Where is 16×9?
So we’ve seen the original silent ratio of 1.33 or 4×3, Academy ratio of 1.37, Cinerama with 2.59, Cinescope with 2.35, VistaVision with 1.85, Todd AO with 2.20 and even Ben Hur and MGM 65 with 2.76.Where did 16×9 or 1.77 come in?
For that answer we have to turn back to Film’s little brother Television. In the late 1980s, when the plans where being drawn up for the HDTV standard, Kerns H. Powers, a SMPTE engineer suggested this new aspect ratio as a compromise. 16×9 was the geometic mean between 4×3 and the 2.35 the two most common extremes in terms of aspect ratio. This means that a images of either aspect ratio would have relatively the same screen area when properly formatted in 16×9 with letter boxes.
And so, out of a compromise, the 16×9 aspect ratio was born and it would become the default widescreen aspect ratio for all video products from DVDs to the new UltraHD “4K”

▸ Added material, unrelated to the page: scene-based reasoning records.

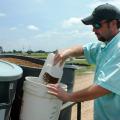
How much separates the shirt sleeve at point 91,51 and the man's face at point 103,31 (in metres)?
0.49

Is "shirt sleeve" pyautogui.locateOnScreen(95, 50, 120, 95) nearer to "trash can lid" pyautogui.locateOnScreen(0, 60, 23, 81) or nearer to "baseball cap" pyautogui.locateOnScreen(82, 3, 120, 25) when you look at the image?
"baseball cap" pyautogui.locateOnScreen(82, 3, 120, 25)

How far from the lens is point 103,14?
12.6 ft

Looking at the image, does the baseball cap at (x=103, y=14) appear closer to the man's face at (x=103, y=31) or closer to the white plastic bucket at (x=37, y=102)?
the man's face at (x=103, y=31)

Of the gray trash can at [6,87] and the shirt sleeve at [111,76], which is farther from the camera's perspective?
the shirt sleeve at [111,76]

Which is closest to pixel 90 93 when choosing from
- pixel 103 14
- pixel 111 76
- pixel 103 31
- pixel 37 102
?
pixel 111 76

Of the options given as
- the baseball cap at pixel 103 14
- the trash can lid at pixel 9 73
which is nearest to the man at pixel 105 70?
the baseball cap at pixel 103 14

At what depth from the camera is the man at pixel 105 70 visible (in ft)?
11.8

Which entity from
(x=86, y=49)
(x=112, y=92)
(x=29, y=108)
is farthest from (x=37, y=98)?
(x=86, y=49)

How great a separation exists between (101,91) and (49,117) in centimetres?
53

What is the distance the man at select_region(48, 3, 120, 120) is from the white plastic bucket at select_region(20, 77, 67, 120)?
0.07 meters

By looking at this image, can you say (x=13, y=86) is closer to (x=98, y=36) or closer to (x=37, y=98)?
(x=37, y=98)

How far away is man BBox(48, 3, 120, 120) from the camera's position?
361cm

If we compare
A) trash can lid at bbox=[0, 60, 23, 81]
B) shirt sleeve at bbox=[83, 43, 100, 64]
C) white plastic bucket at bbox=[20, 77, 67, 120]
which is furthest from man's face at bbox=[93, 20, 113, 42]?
trash can lid at bbox=[0, 60, 23, 81]

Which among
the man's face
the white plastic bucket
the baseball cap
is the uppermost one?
the baseball cap
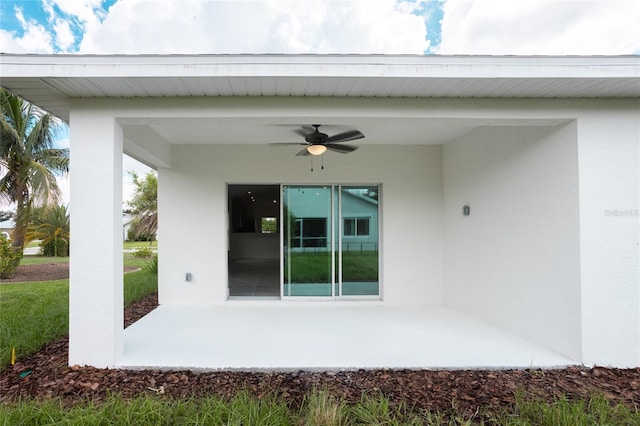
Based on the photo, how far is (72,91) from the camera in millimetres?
2975

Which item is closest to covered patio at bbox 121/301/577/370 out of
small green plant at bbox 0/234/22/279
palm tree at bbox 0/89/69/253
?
small green plant at bbox 0/234/22/279

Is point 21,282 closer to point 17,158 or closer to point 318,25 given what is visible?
point 17,158

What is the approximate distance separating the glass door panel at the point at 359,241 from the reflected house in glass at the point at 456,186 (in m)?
0.68

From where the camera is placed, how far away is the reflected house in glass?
279 centimetres

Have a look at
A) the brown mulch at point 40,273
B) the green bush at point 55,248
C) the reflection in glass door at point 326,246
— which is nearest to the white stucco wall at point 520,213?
the reflection in glass door at point 326,246

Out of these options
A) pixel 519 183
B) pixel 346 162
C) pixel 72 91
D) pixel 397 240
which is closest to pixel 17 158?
pixel 72 91

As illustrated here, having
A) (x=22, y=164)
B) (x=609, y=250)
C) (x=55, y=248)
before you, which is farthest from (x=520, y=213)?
(x=55, y=248)

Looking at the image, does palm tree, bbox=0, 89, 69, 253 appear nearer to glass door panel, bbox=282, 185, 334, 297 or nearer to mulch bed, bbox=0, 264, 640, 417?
mulch bed, bbox=0, 264, 640, 417

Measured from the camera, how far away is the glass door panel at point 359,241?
588cm

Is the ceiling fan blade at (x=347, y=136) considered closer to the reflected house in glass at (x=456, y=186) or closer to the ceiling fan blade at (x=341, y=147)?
the ceiling fan blade at (x=341, y=147)

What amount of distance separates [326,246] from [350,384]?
10.6 ft

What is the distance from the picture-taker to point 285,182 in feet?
18.9

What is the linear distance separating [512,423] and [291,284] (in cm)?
416

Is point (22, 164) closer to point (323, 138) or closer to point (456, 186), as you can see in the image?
point (323, 138)
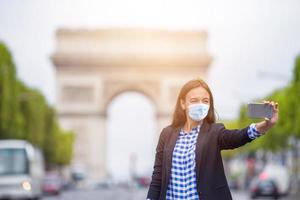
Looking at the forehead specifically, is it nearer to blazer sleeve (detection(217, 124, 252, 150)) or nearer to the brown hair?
the brown hair

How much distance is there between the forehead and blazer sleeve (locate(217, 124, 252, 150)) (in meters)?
0.25

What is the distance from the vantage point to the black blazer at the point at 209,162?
22.1 ft

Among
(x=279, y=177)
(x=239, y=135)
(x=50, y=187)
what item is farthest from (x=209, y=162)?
(x=50, y=187)

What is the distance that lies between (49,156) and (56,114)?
5730 millimetres

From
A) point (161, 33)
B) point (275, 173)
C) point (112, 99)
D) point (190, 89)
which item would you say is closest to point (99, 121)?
point (112, 99)

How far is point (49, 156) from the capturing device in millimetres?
79125

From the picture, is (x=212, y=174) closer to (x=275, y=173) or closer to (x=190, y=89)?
(x=190, y=89)

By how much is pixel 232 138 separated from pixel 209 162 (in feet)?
0.67

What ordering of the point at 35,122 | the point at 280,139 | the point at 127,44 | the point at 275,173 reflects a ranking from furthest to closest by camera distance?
the point at 127,44 → the point at 280,139 → the point at 35,122 → the point at 275,173

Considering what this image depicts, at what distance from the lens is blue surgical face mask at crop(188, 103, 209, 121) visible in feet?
22.3

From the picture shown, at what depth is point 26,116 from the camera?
6194 cm

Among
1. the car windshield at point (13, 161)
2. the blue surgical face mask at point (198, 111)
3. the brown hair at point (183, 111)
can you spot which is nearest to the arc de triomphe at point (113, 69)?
the car windshield at point (13, 161)

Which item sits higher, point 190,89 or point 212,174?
point 190,89

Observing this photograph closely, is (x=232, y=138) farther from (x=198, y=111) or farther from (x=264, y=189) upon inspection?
(x=264, y=189)
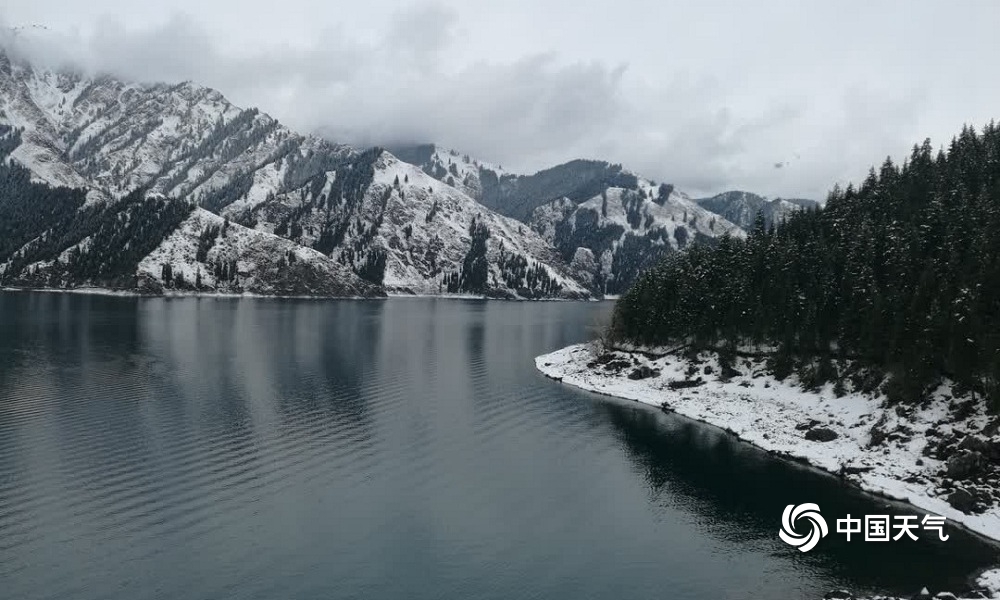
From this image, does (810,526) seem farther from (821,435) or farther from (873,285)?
(873,285)

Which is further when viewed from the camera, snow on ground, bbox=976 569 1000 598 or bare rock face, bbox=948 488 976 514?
bare rock face, bbox=948 488 976 514

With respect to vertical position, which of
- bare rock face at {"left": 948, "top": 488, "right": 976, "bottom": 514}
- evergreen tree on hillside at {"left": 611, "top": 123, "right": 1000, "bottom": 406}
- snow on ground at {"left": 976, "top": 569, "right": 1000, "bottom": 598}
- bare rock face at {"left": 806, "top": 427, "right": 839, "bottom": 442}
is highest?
evergreen tree on hillside at {"left": 611, "top": 123, "right": 1000, "bottom": 406}

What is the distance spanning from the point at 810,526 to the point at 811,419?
3139cm

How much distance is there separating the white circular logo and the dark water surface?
0.93 meters

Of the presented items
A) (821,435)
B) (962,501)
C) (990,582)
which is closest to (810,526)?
(990,582)

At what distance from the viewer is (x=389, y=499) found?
5109cm

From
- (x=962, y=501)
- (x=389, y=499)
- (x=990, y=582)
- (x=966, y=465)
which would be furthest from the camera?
(x=966, y=465)

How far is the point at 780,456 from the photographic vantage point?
2660 inches

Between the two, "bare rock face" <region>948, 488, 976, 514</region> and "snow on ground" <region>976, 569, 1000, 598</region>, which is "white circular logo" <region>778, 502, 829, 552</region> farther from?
"bare rock face" <region>948, 488, 976, 514</region>

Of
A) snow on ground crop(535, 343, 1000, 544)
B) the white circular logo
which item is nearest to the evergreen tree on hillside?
snow on ground crop(535, 343, 1000, 544)

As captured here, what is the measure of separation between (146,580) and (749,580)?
3899 cm

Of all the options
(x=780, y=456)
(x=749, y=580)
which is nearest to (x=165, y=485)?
(x=749, y=580)

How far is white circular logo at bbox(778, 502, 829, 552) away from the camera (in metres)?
46.2

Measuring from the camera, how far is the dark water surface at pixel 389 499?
127 feet
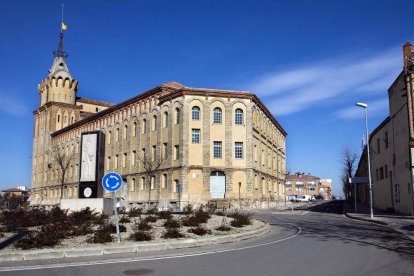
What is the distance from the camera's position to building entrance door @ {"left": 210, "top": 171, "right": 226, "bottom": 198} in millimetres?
48625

From William Dickson’s original 4×3 image conceived in Thomas Edison’s lab to the widescreen explosion of the 1950s starting with Cinerama to the digital compromise of 16×9, it’s fascinating how aspect ratios have shifted and practically defined our memories of these films. It’s only a shape – a canvas on which you draw your story. But the canvas does matter… How you draw it, makes all the difference – so use it to make something great.